That might depend on size and device.
I’m afraid it might not always be optimal as it is much more general than other ops.
In this case, you can use broadcasting to get the same result:
In [1]: import torch
In [2]: N, M, D = 10, 20, 30
In [3]: t1 = torch.rand(N,D)
In [4]: t2 = torch.rand(M,D)
In [5]: %timeit t3=torch.einsum('nd,md->nmd',t1,t2)
41.2 µs ± 263 ns per loop (mean ± std. dev. of 7 runs, 10000 loops each)
In [6]: %timeit t3=torch.einsum('nd,md->nmd',t1,t2)
41.3 µs ± 325 ns per loop (mean ± std. dev. of 7 runs, 10000 loops each)
In [7]: %timeit t3=t1.unsqueeze(1) * t2.unsqueeze(0)
18.4 µs ± 130 ns per loop (mean ± std. dev. of 7 runs, 100000 loops each)

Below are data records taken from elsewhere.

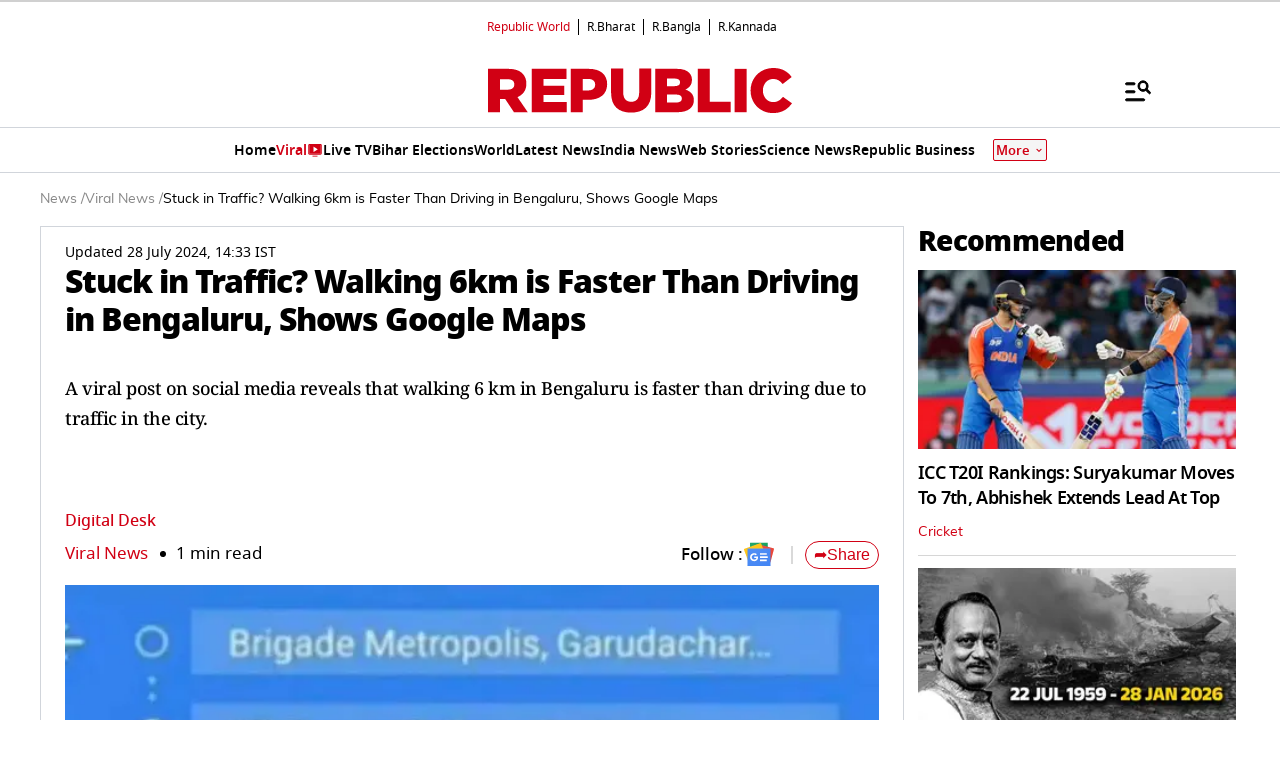

--- FILE ---
content_type: text/html; charset=utf-8
request_url: https://www.google.com/recaptcha/api2/aframe
body_size: 151
content:
<!DOCTYPE HTML><html><head><meta http-equiv="content-type" content="text/html; charset=UTF-8"></head><body><script nonce="mrtrHMb0Lhb0NOXiPXiCIw">/** Anti-fraud and anti-abuse applications only. See google.com/recaptcha */ try{var clients={'sodar':'https://pagead2.googlesyndication.com/pagead/sodar?'};window.addEventListener("message",function(a){try{if(a.source===window.parent){var b=JSON.parse(a.data);var c=clients[b['id']];if(c){var d=document.createElement('img');d.src=c+b['params']+'&rc='+(localStorage.getItem("rc::a")?sessionStorage.getItem("rc::b"):"");window.document.body.appendChild(d);sessionStorage.setItem("rc::e",parseInt(sessionStorage.getItem("rc::e")||0)+1);localStorage.setItem("rc::h",'1769597207393');}}}catch(b){}});window.parent.postMessage("_grecaptcha_ready", "*");}catch(b){}</script></body></html>

--- FILE ---
content_type: application/javascript; charset=utf-8
request_url: https://fundingchoicesmessages.google.com/f/AGSKWxXFPmVFv-P97UL0n9d5k37JoWqtAH8mefX6lIR0yzxQ_-gHOlCHCR5hEqrgge96gsJjW9Exkrld0b_yRt7BrLAByb7yQMj9YYJpRSP1cEURkv2EpRzbT4LitXyrCAjlkJ0PZ5RDXW3J6XDJEudcT5wxtpcC5qWD4550i_RjaCve1U93g29b5kE2wezo/__700x200./prerollads./floatads./skyad_/ad468.
body_size: -1288
content:
window['1cf1191b-20b0-4e1a-8698-9a26a3349da9'] = true;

In [8]: %timeit t3=t1.unsqueeze(1) * t2.unsqueeze(0)
23.1 µs ± 3.72 µs per loop (mean ± std. dev. of 7 runs, 100000 loops each)
In [9]: (t1.unsqueeze(1) * t2.unsqueeze(0) - torch.einsum('nd,md->nmd',t1,t2)).abs().max()
Out[9]: tensor(0.)
Note that the timing may vary wildly for different sizes or if you use a GPU.
Also for other op, the einsum might be faster.